→ Document text

◆ ◆ ◆ ◆ ◆

At the attraction, visitors learn about daily life on the California Trail, its various cutoffs and alternate routes, the effect mass migration had on American Indians, and the trail’s importance to the development of the West. Interactive displays allow children to try on period-style clothing and experiment with games that emigrant youth played.
Among the exhibits are murals depicting the various portions of the trail from Missouri to California, dioramas of camp with life-sized figures of emigrants cooking, playing music, and socializing, and a cutaway wagon packed with travel essentials. One mural is a replica of names the travelers carved at Record Bluff in Nevada, about 15 miles south of the Idaho state line.
The center’s front plaza has a winding map of the California Trail and various sub routes inlaid into stone pavers, weaving in and out of a water feature representing the Humboldt River.
Sandstone walls support bas-relief sculptures, which depict scenes on the trail and quotes from emigrant diaries. The plaza is used for special events, such as the annual California Trail Days event in May.
CALIFORNIA TRAIL DAYS
Visitors can pet an ox’s huge head and taste camp beans at California Trail Days, the annual celebration of the pioneer experience at Elko’s California National Historic Trail Interpretive Center in May.
Events are free and include black powder firearms demonstrations, Dutch-oven cooking, Civil War reenactments, American Indian demonstrations, gold panning, old-time music, living history wagon encampment, and California Trail history presentations.
Full-sized covered wagons, camp tools, American Indian foods and baskets, antique firearms, and kids’ trailside toys are displayed on the plaza and inside the center. The 2011 Trail Days is scheduled for a Friday and Saturday in May. elkotraildays.com, 775-738-1849
CALIFORNIA NATIONAL HISTORIC TRAIL
The California National Historic Trail, authorized by Congress in 1992, is administered by the National Park Service and managed by the Bureau of Land Management and other federal, state, and local agencies. It passes through 10 states.

◆ ◆ ◆ ◆ ◆

→ What you need to do
1. Translate this sentence from the California Trail center text into Spanish: "The California National Historic Trail, authorized by Congress in 1992, is administered by the National Park Service and managed by the Bureau of Land Management and other federal, state, and local agencies."
2. Does the California Trail center text support each statement? Answer yes or no for each, and quote the words that decide it.
(a) The stone map on the front plaza weaves through a water feature representing the Snake River.
(b) Events at California Trail Days are free.
(c) Record Bluff lies about 15 miles south of the Idaho state line.
3. Reproduce everything in the California Trail center text from "Sandstone walls support" down to "Center in May.".
The lines after this text are separate material.

→ Collected data
◆ ◆ ◆ ◆ ◆

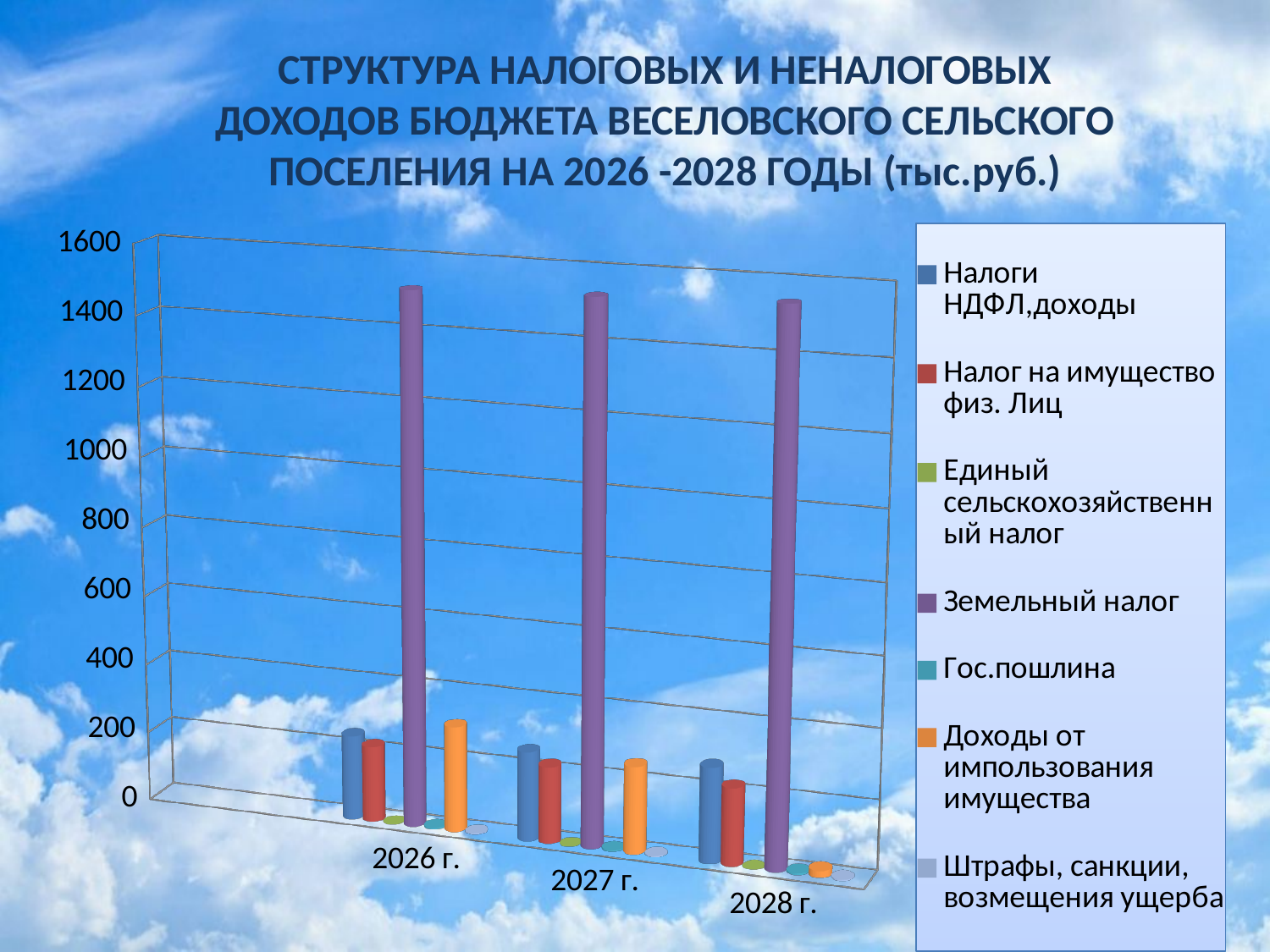
Which series has the highest value in 2026 г.? Земельный налог Which series has the highest value in 2028 г.? Земельный налог In what units are the values in the chart expressed, according to the title? тыс.руб. How many series does the legend list? 7 How many year categories are shown on the x axis? 3 What kind of chart is shown on the slide? bar chart In 2027 г., which is larger: Земельный налог or Налоги НДФЛ,доходы? Земельный налог Is the value for Налоги НДФЛ,доходы in 2026 г. greater or less than 400? less In 2026 г., which is larger: Доходы от импользования имущества or Гос.пошлина? Доходы от импользования имущества Is the value for Земельный налог in 2028 г. greater or less than 1200? greater Is the value for Земельный налог in 2026 г. greater or less than 1000? greater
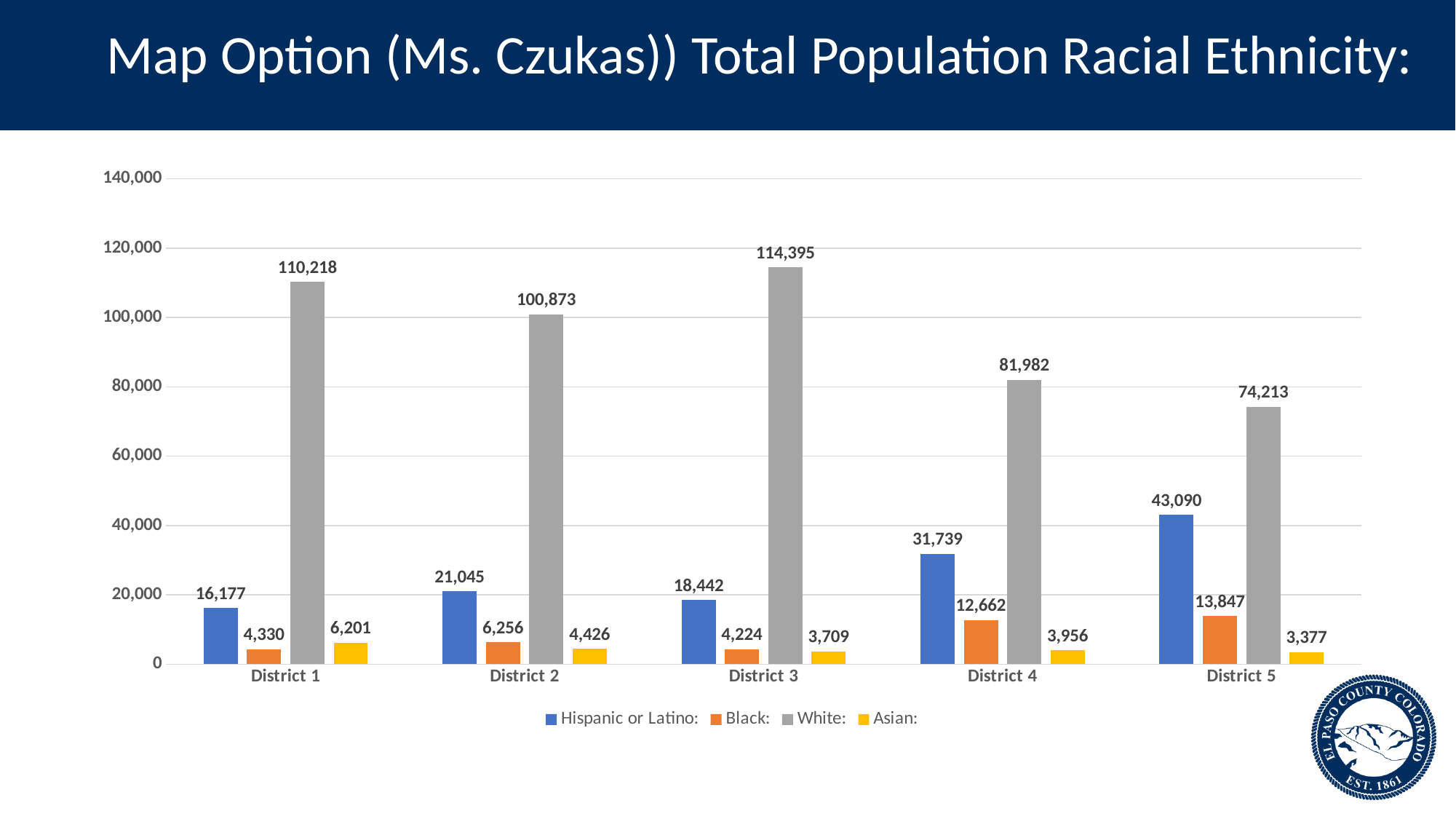
How many series does the legend list? 4 Which is larger, the Hispanic or Latino value for District 4 or for District 2? District 4 What is the difference between the White values for District 1 and District 2? 9,345 Which district has the lowest Asian value? District 5 Is the White value for District 4 greater or less than 80,000? greater What is the Hispanic or Latino value for District 5? 43,090 How many districts are shown on the x axis? 5 What is the Asian value for District 1? 6,201 What kind of chart is shown on the slide? Bar chart What is the Black value for District 4? 12,662 What is the White population value for District 3? 114,395 Which district has the highest White value? District 3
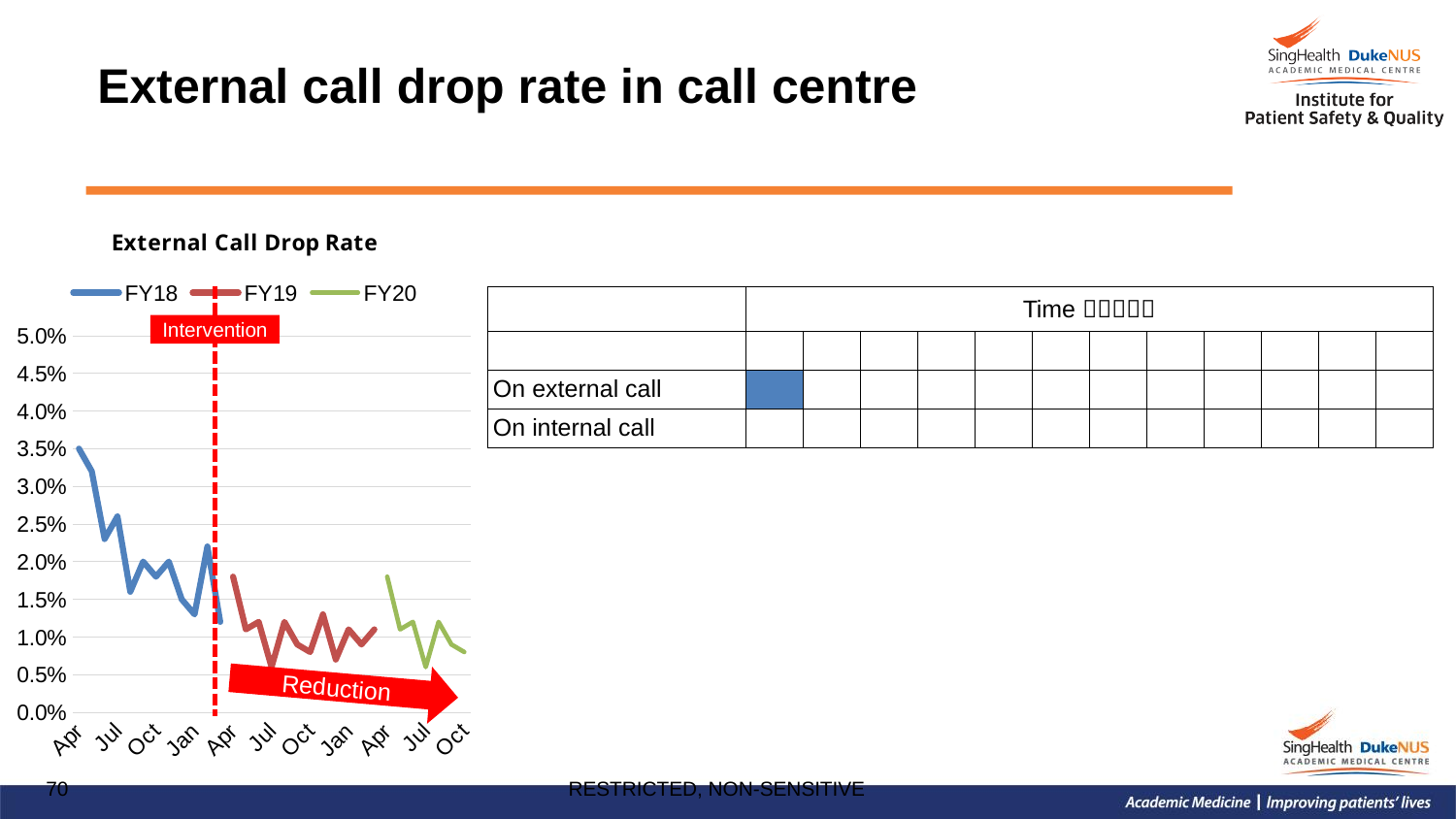
Which series are listed in the legend of the External Call Drop Rate chart? FY18, FY19, FY20 Are the FY19 values in the External Call Drop Rate chart greater or less than 2.0%? less What kind of chart is the External Call Drop Rate chart? Line chart What is the highest value shown on the y axis of the External Call Drop Rate chart? 5.0% How many series does the legend of the External Call Drop Rate chart list? 3 Is the last FY20 value (Oct) in the External Call Drop Rate chart greater or less than 1.0%? less Which series in the External Call Drop Rate chart has the highest values? FY18 What colour is the FY19 line in the External Call Drop Rate chart? Red Overall, do the values in the External Call Drop Rate chart rise or fall along the x axis? Fall Is the first FY18 value (Apr) in the External Call Drop Rate chart greater or less than 3.0%? greater Is the first FY18 value greater or less than the first FY20 value in the External Call Drop Rate chart? greater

◆ ◆ ◆ ◆ ◆

→ Replies
1. El Sendero Histórico Nacional de California, autorizado por el Congreso en 1992, es administrado por el Servicio de Parques Nacionales y gestionado por la Oficina de Administración de Tierras y otras agencias federales, estatales y locales.

2.
(a) No: "a water feature representing the Humboldt River"
(b) Yes: "Events are free"
(c) Yes: "about 15 miles south of the Idaho state line"

3.
Sandstone walls support bas-relief sculptures, which depict scenes on the trail and quotes from emigrant diaries. The plaza is used for special events, such as the annual California Trail Days event in May.
CALIFORNIA TRAIL DAYS
Visitors can pet an ox’s huge head and taste camp beans at California Trail Days, the annual celebration of the pioneer experience at Elko’s California National Historic Trail Interpretive Center in May.